Саттри лежал голый на полу уборной, куда пришел за прохладой. Уоррен поднял его на ноги, и Саттри уставился на него в ответ, не понимая, не ожидая никого из мира проворных. Вниз по дальней стенке его дымящегося мозга удалялись кошмарные гости. Он отцепился от хватки живого Томаса, и доковылял до унитаза, и сел.
Ты в норме, дядя?
Да, ответил Саттри.
Он был один в узкой комнатке. По черной трубе мимо его уха протекала вода. Голова его поникла вперед, и он держался за живот. Срал жидко и кроваво.
У мойки он облил себе голову холодной водой. Ахх, сказал сточной дыре.
Я знаю, что ты там, произнес портье из-за двери.
Саттри открыл глаза. Он лежал у себя на койке, и был день. Стук в дверь угас. Шаги в коридоре. Он глянул в сторону окна. Это что там, парады на улице? Что это за рев? Кто этот ктотодругой? Никакой я не ктотодругой.
Он сел. Комната закружилась. Он упал обратно и хохотнул в затхлую постель.
Весь день пролежал он в причудливо лихорадочном мире, в комнате ничего, только солнце и он, сооружающий, что может, из звуков, какие доносились до него, грохот молотка кровельщика, долгий пердеж пневматических тормозов грузовика где-то на улицах, хлопают сетчатые двери, зовут дети. Глухая стена, на которой детально разыгрывать его пантомимы. Умом его начал завладевать менее остервенелый извод угрюмства, и в начале полудня случилось такое время, когда у него возникла надежда на собственное исцеление. Но те звуки, что он слышал, начинали сгущаться и накатывать, и он уже не знал, грезит он или бодрствует.
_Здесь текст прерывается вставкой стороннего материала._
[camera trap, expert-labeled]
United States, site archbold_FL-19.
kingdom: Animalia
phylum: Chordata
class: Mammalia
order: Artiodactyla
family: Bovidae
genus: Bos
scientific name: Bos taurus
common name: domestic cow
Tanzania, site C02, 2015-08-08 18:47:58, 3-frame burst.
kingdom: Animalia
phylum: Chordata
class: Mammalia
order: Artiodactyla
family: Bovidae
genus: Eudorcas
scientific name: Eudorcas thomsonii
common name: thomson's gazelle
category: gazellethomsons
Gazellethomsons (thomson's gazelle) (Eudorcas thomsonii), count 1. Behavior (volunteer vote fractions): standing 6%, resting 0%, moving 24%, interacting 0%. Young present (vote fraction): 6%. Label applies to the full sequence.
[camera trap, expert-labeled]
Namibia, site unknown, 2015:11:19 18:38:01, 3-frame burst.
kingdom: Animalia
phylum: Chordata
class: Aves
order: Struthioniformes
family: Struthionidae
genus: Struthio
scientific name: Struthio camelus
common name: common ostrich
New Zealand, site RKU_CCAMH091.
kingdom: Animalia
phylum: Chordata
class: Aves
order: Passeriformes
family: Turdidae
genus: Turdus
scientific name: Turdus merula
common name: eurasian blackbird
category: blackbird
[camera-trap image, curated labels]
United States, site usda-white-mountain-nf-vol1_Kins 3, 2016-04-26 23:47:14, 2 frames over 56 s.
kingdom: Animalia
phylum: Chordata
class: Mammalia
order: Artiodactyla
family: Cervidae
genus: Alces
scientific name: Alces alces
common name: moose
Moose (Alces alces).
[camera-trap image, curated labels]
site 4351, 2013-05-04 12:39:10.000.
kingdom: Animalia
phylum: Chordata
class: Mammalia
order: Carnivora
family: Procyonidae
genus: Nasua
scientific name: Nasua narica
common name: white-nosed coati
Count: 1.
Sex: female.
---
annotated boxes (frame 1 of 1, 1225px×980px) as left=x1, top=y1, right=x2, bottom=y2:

Долгим днем становился он жертвой странных поползновений плоти. Из вертушки бурых ирисок манила его Медуза. Отвратительная плясунья с землистым сморщенным животом, руки прикрывают чашечкой наружные половые органы, заросшие мшисто-зеленой волосней, изумрудным лобковым париком, из-под которого улыбались ее влажные лиловые лепестки и оскаливали, являя, рядки резиновых зубок, словно стиснутые челюсти рапанов.
Саттри стонал во сне. Лежал он в половом кошмаре, на голову ему медленно опускалась громадная плетеная твердь, в середине ее ссохшийся бурый свиной глаз, напрочь заплывший коростой и увешанный пухлыми синими и распухшими долями. Вздымалась белая кашица. Он прижимался лицом к прохладной стене. И что это за мистер Костяк подымается, увенчанный бледным и сине-зеленым газом? Он является, пошатываясь и деревянно, как манекен на рельсе, и минует с легкой улыбочкой и поклоном. Огоньки бегают по его влажным с виду костям, и лапки мелких грызунов цепляются изнутри за выемки его глазниц, а в его бледно-голубые зубы вбиты сердцевины из почернелого серебра. С лязгом и грохотом колесиков и шкивов Отец Костяк высыпается за двери салуна и нет его, старого лакированного скелета из комнаты смеха. Саттри у себя во сне улыбнулся таким детским фантазиям. В уголках его рта разломилась серая корочка. Глаза распахнулись. Он сел и потянулся к полотенцу. Оно от него отпало, и он вышел и двинулся вдоль по коридору голым.
В туалетной раковине воду пятнали гнойные сгустки. Розовые, пурпурные, бордовые.
Он вытянулся на кафеле. Слабый запах мочи. На забеленном оконном стекле тени птиц. В раковину капала вода. Я видел ее во сне постарше, во время постарше, она двигалась, окутанная мускусным запахом, дыханьем стоялых роз, ее истомленные руки покачивались, словно бледные птицы, а лицо у нее мелово и губы розовы, а ее чуть ли не синие волосы подобраны черепаховыми гребнями, выходит из своих покоев в моей неизлеченной памяти, одетая в дым.
Эй, Коря. Эй.
Это мой старый Джейбон и никто другой.
Ты какого хуя тут делаешь?
Я бо-бо, Джеймз.
Ты это что, к черту, с собой тут сделал? Встать можешь?